Set problem:
Find the line that contains "Is pixel 240". Repeat that line and all lines following it, exactly, through the end of the listing below.

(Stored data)
## Begin
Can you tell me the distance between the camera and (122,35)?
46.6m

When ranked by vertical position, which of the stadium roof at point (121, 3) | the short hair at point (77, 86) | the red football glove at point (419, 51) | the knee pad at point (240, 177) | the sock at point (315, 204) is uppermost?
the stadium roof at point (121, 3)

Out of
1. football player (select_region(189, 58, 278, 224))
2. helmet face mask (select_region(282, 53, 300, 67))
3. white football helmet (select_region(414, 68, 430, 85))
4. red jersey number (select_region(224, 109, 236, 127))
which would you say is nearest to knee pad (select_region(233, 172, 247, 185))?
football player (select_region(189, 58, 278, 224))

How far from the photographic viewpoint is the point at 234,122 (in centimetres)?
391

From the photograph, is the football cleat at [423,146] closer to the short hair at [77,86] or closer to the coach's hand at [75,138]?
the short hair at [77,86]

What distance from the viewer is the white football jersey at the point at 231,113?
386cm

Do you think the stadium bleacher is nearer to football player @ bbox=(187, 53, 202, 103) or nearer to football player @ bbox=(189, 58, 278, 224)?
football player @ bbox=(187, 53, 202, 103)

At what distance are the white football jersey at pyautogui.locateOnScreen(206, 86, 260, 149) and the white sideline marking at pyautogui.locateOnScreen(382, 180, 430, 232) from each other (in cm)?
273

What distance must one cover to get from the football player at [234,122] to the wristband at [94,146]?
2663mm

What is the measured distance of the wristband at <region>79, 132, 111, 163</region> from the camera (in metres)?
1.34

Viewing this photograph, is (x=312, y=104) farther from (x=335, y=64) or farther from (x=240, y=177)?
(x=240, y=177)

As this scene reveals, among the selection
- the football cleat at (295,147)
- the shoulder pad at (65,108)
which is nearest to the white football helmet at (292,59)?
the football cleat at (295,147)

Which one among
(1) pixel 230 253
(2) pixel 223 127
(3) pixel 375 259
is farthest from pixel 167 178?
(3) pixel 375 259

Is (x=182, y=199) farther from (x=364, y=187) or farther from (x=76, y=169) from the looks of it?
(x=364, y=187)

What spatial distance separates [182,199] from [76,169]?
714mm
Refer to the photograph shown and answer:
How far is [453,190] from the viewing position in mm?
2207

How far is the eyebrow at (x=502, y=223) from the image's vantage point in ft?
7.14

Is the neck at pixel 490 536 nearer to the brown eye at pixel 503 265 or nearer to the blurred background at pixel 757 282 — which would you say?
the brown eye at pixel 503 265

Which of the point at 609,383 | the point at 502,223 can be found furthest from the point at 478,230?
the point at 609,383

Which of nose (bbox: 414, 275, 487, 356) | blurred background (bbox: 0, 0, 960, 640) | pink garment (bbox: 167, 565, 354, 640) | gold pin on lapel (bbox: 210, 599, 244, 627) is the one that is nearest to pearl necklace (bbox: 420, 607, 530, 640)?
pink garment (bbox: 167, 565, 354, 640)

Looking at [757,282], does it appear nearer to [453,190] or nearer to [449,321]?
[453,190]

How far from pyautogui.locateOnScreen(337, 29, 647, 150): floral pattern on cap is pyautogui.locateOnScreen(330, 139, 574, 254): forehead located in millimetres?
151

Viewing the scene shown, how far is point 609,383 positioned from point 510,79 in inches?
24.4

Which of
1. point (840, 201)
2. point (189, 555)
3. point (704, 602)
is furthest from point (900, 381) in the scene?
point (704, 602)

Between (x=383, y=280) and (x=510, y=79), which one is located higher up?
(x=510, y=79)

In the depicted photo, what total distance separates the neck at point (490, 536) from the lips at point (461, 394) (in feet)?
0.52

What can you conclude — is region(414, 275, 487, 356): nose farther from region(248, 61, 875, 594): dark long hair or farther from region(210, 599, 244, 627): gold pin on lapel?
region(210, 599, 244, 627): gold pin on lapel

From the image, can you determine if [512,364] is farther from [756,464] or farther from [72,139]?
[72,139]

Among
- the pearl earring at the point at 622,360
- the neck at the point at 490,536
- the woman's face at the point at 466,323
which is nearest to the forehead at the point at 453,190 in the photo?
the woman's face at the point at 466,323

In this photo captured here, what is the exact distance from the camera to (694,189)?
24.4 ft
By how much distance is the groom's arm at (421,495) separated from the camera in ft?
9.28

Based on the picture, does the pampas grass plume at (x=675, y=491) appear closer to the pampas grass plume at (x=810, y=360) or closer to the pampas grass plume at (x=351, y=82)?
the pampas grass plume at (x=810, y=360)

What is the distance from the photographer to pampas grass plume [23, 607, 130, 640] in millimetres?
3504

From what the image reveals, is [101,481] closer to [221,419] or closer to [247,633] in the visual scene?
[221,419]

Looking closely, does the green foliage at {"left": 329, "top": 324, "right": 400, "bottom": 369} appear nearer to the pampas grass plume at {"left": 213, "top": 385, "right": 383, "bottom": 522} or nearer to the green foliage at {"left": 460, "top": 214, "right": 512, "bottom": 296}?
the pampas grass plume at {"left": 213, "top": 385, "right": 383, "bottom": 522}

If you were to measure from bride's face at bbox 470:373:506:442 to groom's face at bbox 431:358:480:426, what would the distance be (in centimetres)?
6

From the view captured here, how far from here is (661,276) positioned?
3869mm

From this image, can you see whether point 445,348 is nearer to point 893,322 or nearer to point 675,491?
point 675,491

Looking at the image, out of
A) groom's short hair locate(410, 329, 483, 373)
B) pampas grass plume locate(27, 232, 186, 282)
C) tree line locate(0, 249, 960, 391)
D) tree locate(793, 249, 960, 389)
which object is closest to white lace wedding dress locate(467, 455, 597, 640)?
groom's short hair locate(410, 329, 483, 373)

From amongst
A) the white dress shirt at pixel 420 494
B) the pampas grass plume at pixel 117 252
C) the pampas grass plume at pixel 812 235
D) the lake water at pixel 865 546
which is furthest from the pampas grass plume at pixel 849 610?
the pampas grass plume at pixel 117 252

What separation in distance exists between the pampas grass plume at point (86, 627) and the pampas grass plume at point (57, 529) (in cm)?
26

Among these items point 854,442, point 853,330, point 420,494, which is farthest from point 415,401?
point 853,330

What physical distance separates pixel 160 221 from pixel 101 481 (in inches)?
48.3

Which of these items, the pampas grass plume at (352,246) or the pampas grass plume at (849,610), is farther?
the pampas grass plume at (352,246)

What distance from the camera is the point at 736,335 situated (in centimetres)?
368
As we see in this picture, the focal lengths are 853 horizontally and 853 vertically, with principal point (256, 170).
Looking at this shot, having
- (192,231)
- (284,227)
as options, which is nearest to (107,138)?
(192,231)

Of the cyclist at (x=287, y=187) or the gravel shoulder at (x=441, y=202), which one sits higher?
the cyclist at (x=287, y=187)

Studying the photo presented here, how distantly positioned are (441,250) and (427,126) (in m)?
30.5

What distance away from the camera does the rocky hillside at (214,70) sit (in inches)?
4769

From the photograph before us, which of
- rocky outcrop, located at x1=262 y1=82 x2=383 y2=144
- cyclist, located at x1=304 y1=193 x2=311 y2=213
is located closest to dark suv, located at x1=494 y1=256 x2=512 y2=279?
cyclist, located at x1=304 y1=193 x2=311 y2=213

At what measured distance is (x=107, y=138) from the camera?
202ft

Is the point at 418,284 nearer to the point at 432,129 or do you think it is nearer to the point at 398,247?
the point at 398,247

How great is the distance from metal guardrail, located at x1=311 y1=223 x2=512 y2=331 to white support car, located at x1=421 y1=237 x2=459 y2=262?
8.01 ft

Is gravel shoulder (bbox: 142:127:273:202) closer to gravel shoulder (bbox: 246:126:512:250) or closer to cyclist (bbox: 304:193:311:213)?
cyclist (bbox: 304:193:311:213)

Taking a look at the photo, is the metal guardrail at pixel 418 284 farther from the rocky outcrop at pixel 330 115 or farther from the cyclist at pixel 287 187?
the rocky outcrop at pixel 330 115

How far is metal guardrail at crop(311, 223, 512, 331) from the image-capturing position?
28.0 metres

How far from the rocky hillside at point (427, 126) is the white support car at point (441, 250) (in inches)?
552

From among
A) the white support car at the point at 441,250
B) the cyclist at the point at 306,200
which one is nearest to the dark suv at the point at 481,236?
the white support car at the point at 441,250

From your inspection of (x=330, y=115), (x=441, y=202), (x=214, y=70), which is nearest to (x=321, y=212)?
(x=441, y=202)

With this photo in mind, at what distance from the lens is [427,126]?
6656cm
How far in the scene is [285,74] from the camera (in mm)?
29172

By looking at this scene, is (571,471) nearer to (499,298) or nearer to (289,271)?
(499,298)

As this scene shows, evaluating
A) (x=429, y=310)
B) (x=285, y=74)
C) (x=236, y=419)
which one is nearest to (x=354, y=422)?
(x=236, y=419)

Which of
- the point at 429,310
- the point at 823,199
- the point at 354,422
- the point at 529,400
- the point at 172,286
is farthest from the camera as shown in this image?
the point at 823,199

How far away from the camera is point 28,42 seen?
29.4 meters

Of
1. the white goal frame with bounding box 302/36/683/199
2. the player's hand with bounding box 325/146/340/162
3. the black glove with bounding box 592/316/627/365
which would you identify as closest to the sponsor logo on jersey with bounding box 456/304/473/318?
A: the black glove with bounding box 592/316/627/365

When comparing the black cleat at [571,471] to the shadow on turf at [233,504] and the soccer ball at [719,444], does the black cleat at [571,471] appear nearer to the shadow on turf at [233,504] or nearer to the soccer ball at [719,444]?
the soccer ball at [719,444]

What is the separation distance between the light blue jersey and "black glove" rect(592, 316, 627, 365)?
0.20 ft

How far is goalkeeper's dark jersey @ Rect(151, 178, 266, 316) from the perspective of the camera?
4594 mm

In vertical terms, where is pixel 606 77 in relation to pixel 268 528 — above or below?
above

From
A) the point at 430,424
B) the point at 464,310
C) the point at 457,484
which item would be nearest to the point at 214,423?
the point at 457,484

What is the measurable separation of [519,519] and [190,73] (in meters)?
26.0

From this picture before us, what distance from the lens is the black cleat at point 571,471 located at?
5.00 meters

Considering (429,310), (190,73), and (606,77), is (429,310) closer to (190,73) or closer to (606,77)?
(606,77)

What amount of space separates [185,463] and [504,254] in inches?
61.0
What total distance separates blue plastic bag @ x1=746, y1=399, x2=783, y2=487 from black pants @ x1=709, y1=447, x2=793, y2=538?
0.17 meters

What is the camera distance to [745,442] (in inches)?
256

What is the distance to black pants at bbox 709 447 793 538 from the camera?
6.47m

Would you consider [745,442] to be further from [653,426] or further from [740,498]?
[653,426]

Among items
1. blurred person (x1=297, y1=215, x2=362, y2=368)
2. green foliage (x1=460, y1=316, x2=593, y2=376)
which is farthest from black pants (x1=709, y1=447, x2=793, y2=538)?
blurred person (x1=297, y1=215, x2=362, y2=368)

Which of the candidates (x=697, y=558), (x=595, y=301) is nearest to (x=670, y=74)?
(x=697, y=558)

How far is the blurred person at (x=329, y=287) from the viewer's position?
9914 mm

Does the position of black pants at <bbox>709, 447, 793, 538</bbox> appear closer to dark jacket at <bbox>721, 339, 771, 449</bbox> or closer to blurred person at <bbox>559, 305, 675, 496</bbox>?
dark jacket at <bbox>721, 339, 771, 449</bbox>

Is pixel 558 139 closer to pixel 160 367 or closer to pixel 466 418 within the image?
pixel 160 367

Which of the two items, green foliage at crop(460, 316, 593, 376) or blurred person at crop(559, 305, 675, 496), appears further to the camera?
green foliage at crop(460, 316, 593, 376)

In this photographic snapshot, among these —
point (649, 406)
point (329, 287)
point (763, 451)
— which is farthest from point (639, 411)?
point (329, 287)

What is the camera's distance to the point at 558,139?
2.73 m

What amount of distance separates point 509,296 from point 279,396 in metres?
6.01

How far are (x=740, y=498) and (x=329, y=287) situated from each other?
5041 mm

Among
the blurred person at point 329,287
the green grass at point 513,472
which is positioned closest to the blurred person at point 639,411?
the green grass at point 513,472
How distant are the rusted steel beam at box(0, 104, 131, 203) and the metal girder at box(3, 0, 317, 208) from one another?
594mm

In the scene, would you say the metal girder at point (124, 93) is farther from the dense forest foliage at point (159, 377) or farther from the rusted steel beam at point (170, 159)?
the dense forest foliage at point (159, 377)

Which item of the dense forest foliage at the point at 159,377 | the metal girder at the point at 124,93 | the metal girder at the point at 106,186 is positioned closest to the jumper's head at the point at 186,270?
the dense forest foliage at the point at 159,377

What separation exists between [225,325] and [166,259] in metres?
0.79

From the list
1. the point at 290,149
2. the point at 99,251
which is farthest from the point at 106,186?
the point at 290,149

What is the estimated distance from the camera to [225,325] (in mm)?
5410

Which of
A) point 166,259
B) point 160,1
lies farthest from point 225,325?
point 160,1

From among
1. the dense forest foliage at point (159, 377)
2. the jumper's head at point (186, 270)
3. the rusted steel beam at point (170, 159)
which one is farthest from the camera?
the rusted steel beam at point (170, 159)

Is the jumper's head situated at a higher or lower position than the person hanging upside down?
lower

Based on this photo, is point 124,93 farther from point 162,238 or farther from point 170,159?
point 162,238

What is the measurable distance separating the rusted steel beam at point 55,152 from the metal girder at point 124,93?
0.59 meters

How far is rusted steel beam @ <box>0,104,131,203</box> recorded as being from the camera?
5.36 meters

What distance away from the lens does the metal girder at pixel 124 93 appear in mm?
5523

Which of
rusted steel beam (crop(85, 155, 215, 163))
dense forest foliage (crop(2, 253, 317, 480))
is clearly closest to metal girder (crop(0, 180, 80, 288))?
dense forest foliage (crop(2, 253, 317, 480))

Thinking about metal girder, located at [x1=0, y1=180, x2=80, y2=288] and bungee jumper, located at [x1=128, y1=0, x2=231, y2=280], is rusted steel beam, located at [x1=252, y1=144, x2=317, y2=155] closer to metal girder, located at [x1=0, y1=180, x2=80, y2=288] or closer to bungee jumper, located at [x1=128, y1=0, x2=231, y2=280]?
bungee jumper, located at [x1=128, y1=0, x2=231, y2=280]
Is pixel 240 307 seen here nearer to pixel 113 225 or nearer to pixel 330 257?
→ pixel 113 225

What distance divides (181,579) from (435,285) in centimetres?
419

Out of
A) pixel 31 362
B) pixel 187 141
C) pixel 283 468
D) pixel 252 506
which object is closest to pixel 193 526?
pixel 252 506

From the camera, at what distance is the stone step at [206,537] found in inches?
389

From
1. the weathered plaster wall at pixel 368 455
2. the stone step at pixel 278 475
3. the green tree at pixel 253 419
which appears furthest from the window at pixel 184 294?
## End
Exercise output:
Is pixel 240 307 seen here nearer to pixel 113 225 or nearer to pixel 330 257?
→ pixel 113 225

What distance divides (181,579) from (435,285) in centimetres?
419

Out of
A) pixel 31 362
B) pixel 187 141
C) pixel 283 468
D) pixel 252 506
which object is closest to pixel 193 526?
pixel 252 506

From the camera, at what distance is the stone step at [206,537] found in inches?
389

From
1. the weathered plaster wall at pixel 368 455
2. the stone step at pixel 278 475
3. the green tree at pixel 253 419
which appears furthest from the window at pixel 184 294?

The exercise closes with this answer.